Se levantó, pero no dijo nada. Aunque alargó la mano como si fuera a retirar la sábana, tampoco lo hizo.
Entonces caí en la cuenta de que se estaba viniendo abajo; le relucían las mejillas. No sé por qué me sorprendió que los forenses lloraran.
—Eh —dije, posándole una mano en el hombro—, todo va a ir bien.
—No —replicó—. Es peor de lo que crees. Lo torturaron, P. T.
Vacilé, sin acabar de entenderla.
—Kendrick tenía los dos codos rotos —señaló Sarah.
Parpadeé.
—No lo entiendo. Pensaba que lo habían colgado por el cuello, no por los brazos. La soga que retiré...
—Así fue —puntualizó—. Esto otro, lo de los codos, ocurrió antes. Antes del linchamiento.
Me dolía la cabeza.
Sarah estaba hablando de dos lesiones distintas. El ahorcamiento final del que yo había visto indicios y luego otra maniobra en la que habían tirado hacia atrás de los codos de Kendrick hasta rompérselos.
—Espera un momento —dije—. Eso de que se rompan los codos, ¿no ocurre de una manera natural en los incendios? ¿Que se rompan los huesos, por la presión?
—Puede ocurrir —respondió—. Las altas temperaturas hacen que los músculos se contraigan. Pueden flexionar extremidades y partir huesos. Los incendios pueden poner al cadáver en lo que denominamos pose pugilística, como alguien peleando.
—Pero ¿en este caso no? —pregunté.
—Ni por asomo —respondió Sarah, pasando unas páginas para enseñarme una radiografía—. ¿Ves cómo está fracturado el olécranon?
Asentí.
—¿Eso es post o ante mortem?
—Ante —contestó—. Ocurrió antes de que muriera.
Asentí para asimilar lo que eso significaba. La secuencia de los acontecimientos.
Alguien había tendido una trampa para capturar a Kendrick, haciéndolo caer de la bici. Luego, lo secuestraron. Lo llevaron a algún sitio y le rompieron los codos. Y después, mientras seguía vivo, lo ahorcaron por el cuello, lo colgaron de un árbol y le prendieron fuego.

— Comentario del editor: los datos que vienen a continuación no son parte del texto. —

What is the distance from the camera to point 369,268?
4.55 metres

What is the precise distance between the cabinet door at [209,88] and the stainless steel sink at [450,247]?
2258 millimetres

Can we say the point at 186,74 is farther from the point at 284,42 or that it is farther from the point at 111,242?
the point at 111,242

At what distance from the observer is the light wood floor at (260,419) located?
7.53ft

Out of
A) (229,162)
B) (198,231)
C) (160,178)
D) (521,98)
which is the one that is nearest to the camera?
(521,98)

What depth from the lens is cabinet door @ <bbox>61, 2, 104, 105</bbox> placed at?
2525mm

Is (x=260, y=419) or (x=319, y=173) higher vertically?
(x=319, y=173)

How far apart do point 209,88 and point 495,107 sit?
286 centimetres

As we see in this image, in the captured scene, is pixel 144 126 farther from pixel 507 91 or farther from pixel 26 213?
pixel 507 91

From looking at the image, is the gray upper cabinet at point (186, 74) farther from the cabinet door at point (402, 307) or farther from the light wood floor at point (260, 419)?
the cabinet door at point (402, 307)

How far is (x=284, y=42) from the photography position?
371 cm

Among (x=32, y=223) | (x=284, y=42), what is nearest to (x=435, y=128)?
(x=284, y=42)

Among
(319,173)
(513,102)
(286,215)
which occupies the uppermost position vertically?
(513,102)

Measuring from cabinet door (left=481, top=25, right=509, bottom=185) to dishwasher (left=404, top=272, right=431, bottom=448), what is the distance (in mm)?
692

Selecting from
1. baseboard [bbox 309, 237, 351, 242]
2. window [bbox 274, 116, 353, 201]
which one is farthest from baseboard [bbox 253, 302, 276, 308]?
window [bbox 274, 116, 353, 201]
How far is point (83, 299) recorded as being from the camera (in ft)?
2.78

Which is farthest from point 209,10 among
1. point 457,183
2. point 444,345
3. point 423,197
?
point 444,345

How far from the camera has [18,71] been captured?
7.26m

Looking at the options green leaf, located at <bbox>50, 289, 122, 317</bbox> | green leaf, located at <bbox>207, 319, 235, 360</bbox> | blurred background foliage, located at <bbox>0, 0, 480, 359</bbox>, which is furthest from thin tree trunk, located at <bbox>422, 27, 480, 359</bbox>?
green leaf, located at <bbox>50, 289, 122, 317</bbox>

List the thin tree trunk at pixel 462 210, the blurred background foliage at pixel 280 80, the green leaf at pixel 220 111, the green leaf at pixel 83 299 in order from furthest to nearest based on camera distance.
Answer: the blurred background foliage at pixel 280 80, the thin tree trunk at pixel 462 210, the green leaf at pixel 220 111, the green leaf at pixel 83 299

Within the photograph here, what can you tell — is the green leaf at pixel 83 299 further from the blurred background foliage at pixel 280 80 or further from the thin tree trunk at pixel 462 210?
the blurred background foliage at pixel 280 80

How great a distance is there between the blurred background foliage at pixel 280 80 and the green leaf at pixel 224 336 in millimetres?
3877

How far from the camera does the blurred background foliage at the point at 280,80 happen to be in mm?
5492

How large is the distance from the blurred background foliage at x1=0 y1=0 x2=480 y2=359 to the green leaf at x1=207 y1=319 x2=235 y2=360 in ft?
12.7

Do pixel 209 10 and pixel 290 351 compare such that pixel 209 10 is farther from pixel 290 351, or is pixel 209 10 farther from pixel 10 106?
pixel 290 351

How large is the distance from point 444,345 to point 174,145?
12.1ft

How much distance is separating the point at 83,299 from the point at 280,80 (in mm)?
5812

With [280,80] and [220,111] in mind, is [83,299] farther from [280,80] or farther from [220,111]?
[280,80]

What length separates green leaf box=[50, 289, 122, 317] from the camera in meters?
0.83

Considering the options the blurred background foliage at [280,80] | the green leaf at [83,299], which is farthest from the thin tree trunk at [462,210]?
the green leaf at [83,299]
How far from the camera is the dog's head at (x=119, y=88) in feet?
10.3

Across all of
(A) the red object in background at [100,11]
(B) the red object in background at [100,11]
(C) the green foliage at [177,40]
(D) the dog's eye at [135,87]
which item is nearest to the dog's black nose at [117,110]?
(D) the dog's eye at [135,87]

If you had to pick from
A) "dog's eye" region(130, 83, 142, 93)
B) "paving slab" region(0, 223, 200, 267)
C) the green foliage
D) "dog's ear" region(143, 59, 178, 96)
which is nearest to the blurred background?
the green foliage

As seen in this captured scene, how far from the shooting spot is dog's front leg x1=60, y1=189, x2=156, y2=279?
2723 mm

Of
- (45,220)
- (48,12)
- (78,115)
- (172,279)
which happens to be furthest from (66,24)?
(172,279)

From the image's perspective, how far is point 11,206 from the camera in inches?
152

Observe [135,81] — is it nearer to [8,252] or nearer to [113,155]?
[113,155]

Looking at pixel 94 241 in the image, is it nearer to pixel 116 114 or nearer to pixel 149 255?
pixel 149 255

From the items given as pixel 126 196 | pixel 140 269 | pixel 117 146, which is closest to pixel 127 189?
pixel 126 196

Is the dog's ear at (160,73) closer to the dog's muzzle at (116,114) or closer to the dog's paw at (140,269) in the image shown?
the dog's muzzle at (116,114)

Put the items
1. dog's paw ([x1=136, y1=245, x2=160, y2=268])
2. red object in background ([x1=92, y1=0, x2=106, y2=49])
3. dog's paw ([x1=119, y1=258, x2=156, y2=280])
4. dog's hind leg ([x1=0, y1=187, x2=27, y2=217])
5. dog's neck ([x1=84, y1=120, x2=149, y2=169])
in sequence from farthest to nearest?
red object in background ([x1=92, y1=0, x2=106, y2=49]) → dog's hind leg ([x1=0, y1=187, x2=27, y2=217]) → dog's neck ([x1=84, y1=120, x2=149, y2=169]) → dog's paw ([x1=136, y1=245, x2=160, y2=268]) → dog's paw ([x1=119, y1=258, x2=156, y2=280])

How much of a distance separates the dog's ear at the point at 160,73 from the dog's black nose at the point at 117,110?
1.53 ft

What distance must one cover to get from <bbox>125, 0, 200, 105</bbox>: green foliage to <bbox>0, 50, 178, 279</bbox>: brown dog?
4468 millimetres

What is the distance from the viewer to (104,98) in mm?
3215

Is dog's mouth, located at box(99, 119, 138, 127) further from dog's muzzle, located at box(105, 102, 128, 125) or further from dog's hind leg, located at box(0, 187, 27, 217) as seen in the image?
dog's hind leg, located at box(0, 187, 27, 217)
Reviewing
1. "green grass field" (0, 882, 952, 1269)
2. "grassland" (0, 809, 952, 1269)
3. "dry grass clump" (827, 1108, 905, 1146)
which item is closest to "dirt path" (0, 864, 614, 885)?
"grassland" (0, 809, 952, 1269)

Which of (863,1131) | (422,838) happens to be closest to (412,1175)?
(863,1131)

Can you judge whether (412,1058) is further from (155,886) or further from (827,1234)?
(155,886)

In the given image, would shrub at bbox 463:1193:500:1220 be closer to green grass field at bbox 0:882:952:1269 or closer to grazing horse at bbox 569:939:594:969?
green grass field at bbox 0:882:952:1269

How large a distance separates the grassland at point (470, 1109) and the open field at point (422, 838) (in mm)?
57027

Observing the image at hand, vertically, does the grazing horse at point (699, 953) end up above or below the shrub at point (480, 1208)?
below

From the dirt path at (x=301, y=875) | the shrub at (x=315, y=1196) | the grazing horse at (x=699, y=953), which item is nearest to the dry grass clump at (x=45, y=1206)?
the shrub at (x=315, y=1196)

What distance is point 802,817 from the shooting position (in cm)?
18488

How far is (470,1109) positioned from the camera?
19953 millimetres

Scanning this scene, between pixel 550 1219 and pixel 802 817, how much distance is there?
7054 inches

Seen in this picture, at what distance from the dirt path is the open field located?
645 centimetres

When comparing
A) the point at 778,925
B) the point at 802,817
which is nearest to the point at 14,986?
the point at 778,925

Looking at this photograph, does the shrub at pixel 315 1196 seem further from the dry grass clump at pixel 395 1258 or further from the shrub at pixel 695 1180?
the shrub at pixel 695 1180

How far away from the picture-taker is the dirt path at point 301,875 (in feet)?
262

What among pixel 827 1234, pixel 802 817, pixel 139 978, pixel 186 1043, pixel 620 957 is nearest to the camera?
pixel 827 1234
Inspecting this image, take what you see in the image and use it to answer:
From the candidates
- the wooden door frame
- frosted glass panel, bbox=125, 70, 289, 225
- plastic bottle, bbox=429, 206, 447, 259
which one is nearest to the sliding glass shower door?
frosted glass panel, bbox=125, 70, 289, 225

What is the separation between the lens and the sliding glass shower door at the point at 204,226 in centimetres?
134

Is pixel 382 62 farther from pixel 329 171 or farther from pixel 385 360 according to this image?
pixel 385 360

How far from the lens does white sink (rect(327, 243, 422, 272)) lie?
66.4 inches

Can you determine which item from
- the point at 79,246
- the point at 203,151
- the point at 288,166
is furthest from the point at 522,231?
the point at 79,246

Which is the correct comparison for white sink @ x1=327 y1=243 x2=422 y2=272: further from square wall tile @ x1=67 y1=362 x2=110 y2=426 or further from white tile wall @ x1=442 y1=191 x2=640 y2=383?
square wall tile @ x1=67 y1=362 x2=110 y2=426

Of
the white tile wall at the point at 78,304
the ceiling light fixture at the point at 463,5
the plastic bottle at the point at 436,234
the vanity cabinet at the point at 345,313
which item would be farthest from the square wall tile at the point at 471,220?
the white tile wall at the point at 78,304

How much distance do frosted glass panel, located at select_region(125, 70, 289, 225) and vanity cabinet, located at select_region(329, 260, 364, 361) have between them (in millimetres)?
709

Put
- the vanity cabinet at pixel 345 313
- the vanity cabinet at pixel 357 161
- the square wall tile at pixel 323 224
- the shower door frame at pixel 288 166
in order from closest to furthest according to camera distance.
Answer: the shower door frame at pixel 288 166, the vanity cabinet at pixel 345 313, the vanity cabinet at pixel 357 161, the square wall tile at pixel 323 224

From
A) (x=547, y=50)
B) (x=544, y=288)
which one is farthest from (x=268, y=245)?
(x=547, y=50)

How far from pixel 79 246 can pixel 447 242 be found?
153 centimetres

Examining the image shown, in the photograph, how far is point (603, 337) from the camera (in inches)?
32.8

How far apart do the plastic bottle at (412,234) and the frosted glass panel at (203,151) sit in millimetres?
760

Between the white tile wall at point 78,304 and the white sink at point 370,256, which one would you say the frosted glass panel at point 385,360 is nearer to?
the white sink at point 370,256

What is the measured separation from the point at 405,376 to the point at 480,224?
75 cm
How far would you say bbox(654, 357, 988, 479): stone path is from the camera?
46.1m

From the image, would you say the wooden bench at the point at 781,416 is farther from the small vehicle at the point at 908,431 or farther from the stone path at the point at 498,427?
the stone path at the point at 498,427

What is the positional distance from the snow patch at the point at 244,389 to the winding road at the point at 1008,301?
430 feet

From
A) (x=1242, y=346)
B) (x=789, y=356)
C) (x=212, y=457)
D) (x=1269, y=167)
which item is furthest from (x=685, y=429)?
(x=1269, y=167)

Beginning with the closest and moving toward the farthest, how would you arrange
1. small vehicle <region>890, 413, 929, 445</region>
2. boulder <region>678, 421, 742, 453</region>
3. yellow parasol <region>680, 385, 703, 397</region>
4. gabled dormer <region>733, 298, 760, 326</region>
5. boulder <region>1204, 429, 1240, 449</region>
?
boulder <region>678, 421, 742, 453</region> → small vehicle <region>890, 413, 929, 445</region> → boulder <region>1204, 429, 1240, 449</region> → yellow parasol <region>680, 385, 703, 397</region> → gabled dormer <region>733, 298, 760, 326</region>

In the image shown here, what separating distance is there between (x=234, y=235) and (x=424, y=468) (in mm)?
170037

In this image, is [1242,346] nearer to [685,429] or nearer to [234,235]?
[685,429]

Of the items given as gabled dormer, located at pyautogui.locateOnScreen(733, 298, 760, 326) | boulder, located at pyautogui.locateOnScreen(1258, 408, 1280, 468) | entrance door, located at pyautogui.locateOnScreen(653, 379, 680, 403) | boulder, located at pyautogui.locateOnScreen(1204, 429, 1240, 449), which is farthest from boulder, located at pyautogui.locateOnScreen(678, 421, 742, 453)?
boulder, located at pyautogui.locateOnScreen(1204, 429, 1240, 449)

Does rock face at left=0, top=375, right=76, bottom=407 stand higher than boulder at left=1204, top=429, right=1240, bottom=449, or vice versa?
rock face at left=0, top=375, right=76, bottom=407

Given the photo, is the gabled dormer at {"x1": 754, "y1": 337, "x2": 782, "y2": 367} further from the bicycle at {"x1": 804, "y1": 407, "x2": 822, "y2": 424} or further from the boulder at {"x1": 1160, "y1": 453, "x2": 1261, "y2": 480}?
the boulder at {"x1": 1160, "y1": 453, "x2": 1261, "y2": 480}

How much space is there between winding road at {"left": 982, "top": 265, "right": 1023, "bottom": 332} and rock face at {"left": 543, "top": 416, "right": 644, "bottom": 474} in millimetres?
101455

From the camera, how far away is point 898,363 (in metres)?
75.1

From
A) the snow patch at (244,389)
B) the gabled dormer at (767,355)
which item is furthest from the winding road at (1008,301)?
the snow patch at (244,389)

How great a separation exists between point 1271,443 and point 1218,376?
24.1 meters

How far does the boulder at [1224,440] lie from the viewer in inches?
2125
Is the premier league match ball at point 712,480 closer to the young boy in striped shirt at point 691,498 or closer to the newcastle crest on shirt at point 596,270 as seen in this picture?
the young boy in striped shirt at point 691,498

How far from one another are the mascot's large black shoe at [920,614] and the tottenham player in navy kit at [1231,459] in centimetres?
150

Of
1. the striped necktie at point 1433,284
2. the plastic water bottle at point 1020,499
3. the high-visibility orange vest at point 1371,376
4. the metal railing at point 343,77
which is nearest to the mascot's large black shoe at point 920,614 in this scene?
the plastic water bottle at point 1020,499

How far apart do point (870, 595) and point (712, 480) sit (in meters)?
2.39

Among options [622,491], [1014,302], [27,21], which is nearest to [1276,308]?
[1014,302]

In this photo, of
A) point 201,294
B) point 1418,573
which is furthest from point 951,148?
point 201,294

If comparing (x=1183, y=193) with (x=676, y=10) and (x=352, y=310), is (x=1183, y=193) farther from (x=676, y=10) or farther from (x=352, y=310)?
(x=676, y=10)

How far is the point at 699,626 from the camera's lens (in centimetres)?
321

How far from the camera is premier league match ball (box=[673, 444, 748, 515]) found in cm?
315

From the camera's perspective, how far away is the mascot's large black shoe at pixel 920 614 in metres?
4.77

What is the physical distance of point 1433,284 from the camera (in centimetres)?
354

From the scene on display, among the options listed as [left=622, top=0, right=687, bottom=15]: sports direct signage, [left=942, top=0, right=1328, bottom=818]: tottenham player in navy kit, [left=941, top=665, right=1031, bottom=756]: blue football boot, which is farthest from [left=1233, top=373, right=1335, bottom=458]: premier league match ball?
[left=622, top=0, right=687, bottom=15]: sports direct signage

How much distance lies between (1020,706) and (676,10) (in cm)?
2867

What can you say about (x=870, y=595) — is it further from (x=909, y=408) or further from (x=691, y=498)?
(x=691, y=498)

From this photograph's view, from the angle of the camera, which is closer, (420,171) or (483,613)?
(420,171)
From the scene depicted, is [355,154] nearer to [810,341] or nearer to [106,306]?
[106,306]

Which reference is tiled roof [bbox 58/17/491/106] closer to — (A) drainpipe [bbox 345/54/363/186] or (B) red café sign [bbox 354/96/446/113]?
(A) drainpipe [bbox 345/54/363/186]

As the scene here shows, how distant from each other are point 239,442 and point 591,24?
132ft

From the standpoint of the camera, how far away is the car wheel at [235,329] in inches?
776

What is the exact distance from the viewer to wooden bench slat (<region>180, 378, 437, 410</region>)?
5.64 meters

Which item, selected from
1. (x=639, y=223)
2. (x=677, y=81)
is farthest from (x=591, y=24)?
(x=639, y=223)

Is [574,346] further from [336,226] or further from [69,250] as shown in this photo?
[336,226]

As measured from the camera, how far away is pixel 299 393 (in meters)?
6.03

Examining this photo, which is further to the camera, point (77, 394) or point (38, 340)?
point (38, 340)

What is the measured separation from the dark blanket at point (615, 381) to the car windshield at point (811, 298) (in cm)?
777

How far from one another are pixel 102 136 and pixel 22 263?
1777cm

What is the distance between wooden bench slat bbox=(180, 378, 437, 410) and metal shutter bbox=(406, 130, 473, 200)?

Ya no veía el cadáver de Kendrick. Veía a mi hijo, su edad acelerada hasta los quince años. Sus ojos como los míos. El pelo más parecido al de su madre. Y los que hicieron esto..., se lo hicieron a mi hijo.
Procuré atenuar la respiración.
¿Era cosa de McClure? ¿Era un cabrón racista que se había librado de Kendrick para enviarlo a los brazos de sus colegas nazis?
No teníamos ni remotamente las pruebas necesarias para obtener una orden de registro del domicilio de los McClure, y me vino a la cabeza otra posibilidad. La de que quizá pudiera localizar al propietario de las grúas yo mismo, hacer lo que fuese necesario para que el mundo se convirtiera en un lugar mejor sin él. Lo único que me impedía hacerlo era el recuerdo persistente de Virgil Rowe. Lo que podía haberle hecho. Lo que eso podía costarme.
Un relampagueo blanqueó el cielo del otro lado de la ventana. Se avecinaba más lluvia y confié en que Remy hubiera terminado ya en el canal de riego.
Sarah se enjugó las lágrimas de la cara con el dorso de la mano.
—Tienes que encontrar a ese hijo de puta, P. T. Para que no vuelva a hacerle esto a ningún chico.
Nunca había oído a Sarah maldecir.
—Lo encontraré —dije—. Y cuando lo tenga, me aseguraré de ver cómo le clavan la aguja en el brazo.